Difficilement je me fis comprendre; enfin j’y parvins. Mais alors elle me répondit d’un air très triste, et même, autant que je peux me souvenir, en détournant les yeux: «Je ne sais pas… je ne me souviens pas.»

Quelles bizarreries ne trouve-t-on pas dans une grande ville, quand on sait se promener et regarder? La vie fourmille de monstres innocents. – Seigneur, mon Dieu! vous, le Créateur, vous, le Maître; vous qui avez fait la Loi et la Liberté; vous, le souverain qui laissez faire, vous, le juge qui pardonnez; vous qui êtes plein de motifs et de causes, et qui avez peut-être mis dans mon esprit le goût de l’horreur pour convertir mon cœur, comme la guérison au bout d’une lame; Seigneur ayez pitié, ayez pitié des fous et des folles! O Créateur! peut-il exister des monstres aux yeux de Celui-là seul qui sait pourquoi ils existent, comment ils se sont faits et comment ils auraient pu ne pas se faire?

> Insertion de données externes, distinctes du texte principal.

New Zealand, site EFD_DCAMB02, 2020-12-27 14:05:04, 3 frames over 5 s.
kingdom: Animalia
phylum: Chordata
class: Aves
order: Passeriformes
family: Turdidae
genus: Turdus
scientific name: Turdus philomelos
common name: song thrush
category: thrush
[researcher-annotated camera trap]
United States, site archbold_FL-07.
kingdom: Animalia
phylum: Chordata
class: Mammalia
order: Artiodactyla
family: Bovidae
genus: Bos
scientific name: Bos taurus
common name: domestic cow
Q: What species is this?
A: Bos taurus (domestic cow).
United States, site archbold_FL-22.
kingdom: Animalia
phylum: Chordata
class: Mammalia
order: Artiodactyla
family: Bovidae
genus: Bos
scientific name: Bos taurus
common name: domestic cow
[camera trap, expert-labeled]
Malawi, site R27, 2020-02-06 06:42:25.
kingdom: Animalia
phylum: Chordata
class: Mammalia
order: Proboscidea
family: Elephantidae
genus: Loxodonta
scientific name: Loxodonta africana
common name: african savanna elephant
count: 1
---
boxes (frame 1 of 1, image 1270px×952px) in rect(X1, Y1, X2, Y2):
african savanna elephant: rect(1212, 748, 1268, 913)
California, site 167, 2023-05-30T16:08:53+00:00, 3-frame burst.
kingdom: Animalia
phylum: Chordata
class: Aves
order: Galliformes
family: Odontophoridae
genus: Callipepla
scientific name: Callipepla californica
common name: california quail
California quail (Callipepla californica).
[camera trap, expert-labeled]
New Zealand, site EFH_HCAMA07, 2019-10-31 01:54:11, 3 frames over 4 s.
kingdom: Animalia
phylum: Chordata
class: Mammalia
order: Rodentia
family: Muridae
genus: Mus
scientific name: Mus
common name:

XLVIII. Any where out of the world

N’importe où hors du monde

Cette vie est un hôpital où chaque malade est possédé du désir de changer de lit. Celui-ci voudrait souffrir en face du poêle, et celui-là croit qu’il guérirait à côté de la fenêtre.

Il me semble que je serais toujours bien là où je ne suis pas, et cette question de déménagement en est une que je discute sans cesse avec mon âme.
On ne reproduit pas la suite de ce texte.